Posted: Wednesday 30 June 2010
The ‘axe-and-tax’ Budget saw the axe coming down heavily on the public sector. The cuts are estimated to save £600m with a view of helping to reduce Britain's £156bn deficit.
Government departments, excepting health and international aid, face an average 25% squeeze in their spending budgets over the course of the Parliament. Mr Osborne said this might be lower if further welfare savings could be found. Mr Osborne also said he wanted to protect education and defence from the worst of the cuts, indicating other departments will face significantly greater cuts.
Reductions in English public sector spending directly affect the public sector funding for Scotland as a result of the Barnett Formula, which is the mechanism for deciding the amount of money Scotland receives from the Treasury. Scotland's £30 billion block grant will be slashed by 16% by 2014, representing a cut of £4.75bn in real terms.
For Scotland's 576,700 public sector workers, what do the spending cuts mean?
Pay and Recruitment Freeze
For the public sector workers who earn over £21,000 per annum, they face a two-year pay. For those earning less than £21,000 a year, which constitute 28% of the workforce, they will receive a flat pay-rise of £250 per annum in both years. This is effectively a pay cut because of the effects of rising inflation. Recruitment freeze across the civil service will pose the biggest challenge for the public sector managers "in living memory" to see through the Government's austerity measures, as experts have warned
John Swinney, Finance Secretary of the Scottish Parliament, gave a strong indication that when it came to a public sector pay freeze he was prepared to follow the Chancellor's example. Mr Swinney will have the chance to freeze pay next April when current public-sector wage contracts expire.
Pensions
Public sector pensions are brought under the axe as well. Mr Cameron has described the total bill for public sector pensions as unaffordable, and has suggested that public sector organisations would need to follow the lead of private companies, which have altered their arrangements for both future and existing members, such as closing their final salary schemes.
The cuts are likely to start by limiting the pensions of those on highest salaries whose pensions could be worth £60-£70,000. Entitlements that have already accrued would be maintained, but on the whole, public sector workers can expect less generous pensions in the future, with schemes for existing, as well as new, staff being changed.

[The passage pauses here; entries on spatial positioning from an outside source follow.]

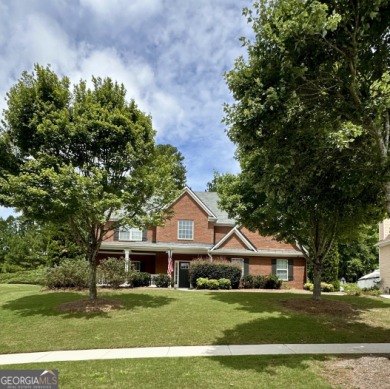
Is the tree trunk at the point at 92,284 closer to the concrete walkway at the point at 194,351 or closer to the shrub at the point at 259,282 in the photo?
the concrete walkway at the point at 194,351

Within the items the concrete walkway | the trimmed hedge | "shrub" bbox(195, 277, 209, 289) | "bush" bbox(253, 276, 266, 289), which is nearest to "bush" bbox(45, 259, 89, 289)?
"shrub" bbox(195, 277, 209, 289)

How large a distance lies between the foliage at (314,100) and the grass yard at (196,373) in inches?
164

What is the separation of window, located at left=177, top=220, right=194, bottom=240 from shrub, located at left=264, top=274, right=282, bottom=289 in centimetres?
755

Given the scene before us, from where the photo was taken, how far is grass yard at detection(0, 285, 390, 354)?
11.0m

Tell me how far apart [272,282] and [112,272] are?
11756 mm

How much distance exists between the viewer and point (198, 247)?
2961 centimetres

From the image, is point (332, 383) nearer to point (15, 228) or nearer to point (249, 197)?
point (249, 197)

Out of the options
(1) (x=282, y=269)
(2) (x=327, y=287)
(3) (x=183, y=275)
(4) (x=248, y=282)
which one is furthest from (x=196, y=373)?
(1) (x=282, y=269)

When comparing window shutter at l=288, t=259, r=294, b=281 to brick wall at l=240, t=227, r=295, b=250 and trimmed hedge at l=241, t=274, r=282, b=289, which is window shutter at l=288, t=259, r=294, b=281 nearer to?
brick wall at l=240, t=227, r=295, b=250

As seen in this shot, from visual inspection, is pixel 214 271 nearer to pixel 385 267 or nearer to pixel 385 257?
pixel 385 267

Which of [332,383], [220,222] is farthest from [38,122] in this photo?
[220,222]

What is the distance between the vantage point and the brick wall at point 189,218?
30991mm

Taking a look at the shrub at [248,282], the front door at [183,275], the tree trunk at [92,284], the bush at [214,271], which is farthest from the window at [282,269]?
the tree trunk at [92,284]

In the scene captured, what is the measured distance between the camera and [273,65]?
840cm
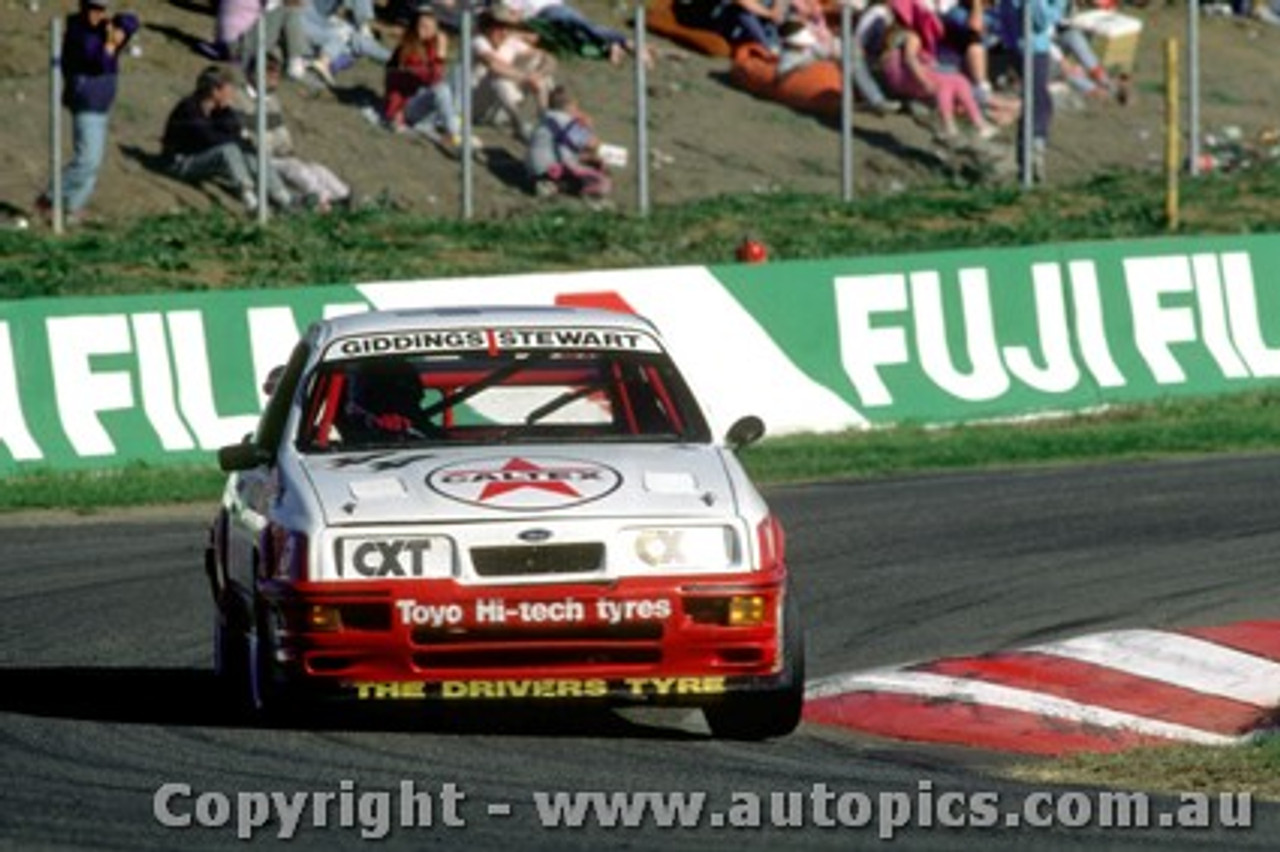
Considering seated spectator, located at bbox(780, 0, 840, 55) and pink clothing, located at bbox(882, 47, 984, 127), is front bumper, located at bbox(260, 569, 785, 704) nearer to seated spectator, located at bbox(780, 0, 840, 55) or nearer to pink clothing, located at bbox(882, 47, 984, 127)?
seated spectator, located at bbox(780, 0, 840, 55)

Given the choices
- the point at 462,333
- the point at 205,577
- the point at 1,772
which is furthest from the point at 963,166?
the point at 1,772

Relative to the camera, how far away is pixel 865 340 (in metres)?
25.7

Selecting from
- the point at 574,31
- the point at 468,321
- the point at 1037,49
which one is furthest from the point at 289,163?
the point at 468,321

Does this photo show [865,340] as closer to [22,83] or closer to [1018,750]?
[22,83]

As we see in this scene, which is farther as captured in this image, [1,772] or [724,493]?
[724,493]

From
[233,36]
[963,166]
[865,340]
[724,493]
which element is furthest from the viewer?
[963,166]

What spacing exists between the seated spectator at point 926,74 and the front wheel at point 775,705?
20437 millimetres

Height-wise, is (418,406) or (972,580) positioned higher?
(418,406)

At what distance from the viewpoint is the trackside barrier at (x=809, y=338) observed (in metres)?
23.3

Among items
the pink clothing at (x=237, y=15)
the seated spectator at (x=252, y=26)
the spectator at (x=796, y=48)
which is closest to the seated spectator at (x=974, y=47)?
the spectator at (x=796, y=48)

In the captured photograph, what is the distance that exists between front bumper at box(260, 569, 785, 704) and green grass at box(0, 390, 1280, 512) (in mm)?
10545

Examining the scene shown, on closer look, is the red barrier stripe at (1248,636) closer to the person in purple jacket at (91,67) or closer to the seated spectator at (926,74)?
the person in purple jacket at (91,67)

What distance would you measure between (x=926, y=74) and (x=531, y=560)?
2137 cm

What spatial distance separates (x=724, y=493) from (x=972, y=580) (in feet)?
18.5
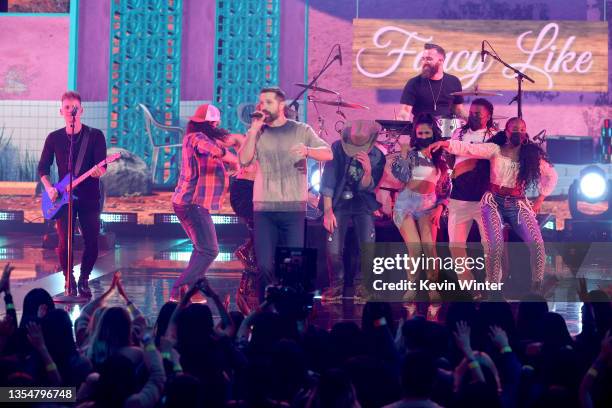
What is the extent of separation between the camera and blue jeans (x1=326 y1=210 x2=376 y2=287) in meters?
9.05

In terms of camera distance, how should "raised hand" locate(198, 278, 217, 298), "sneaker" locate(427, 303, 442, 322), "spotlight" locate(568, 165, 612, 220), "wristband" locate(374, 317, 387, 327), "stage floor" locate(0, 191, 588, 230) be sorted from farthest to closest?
1. "stage floor" locate(0, 191, 588, 230)
2. "spotlight" locate(568, 165, 612, 220)
3. "sneaker" locate(427, 303, 442, 322)
4. "raised hand" locate(198, 278, 217, 298)
5. "wristband" locate(374, 317, 387, 327)

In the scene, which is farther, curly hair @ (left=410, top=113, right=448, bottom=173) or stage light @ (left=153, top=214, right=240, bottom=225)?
stage light @ (left=153, top=214, right=240, bottom=225)

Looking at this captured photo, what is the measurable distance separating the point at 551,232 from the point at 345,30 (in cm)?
616

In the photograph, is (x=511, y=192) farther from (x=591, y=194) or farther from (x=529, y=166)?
(x=591, y=194)

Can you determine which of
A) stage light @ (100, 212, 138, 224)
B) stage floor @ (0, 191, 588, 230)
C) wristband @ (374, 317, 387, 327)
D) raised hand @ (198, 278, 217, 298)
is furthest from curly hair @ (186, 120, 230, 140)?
stage floor @ (0, 191, 588, 230)

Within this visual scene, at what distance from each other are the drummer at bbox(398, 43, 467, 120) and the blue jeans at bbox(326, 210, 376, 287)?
6.29ft

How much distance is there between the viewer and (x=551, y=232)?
12.4 metres

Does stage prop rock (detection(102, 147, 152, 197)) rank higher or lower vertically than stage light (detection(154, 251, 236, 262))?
higher

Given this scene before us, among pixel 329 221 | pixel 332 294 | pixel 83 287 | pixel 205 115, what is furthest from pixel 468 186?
pixel 83 287

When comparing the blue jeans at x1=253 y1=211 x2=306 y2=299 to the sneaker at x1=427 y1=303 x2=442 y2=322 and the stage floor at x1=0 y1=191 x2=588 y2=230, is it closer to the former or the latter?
the sneaker at x1=427 y1=303 x2=442 y2=322

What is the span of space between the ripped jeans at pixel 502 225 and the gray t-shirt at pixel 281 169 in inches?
74.3

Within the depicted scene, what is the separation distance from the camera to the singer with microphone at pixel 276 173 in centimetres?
805

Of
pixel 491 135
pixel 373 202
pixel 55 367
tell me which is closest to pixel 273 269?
pixel 373 202

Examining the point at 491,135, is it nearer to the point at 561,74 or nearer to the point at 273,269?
the point at 273,269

Where may the economy go from here?
While Mr Swinney has indicated he would follow the pay freeze, he has also warned that the spending cuts and tax increases went ‘too far, too fast’ and could well send the Scottish economy into ‘a spiral of decline’. Joseph Stiglitz, the Nobel Prize Winner (2001) for Economics told the Independent (27 June) that Osborne’s first Budget has got it wrong, making the classic error of trying to fix the deficits of a nation by austerity measures of household’s economics. Stiglitz was one who had predicted the global crisis in the money market, and his prediction of the Emergency Budget is that the austerity measures ‘will make Britain’s recovery from recession longer, slower and harder than it needs to be’.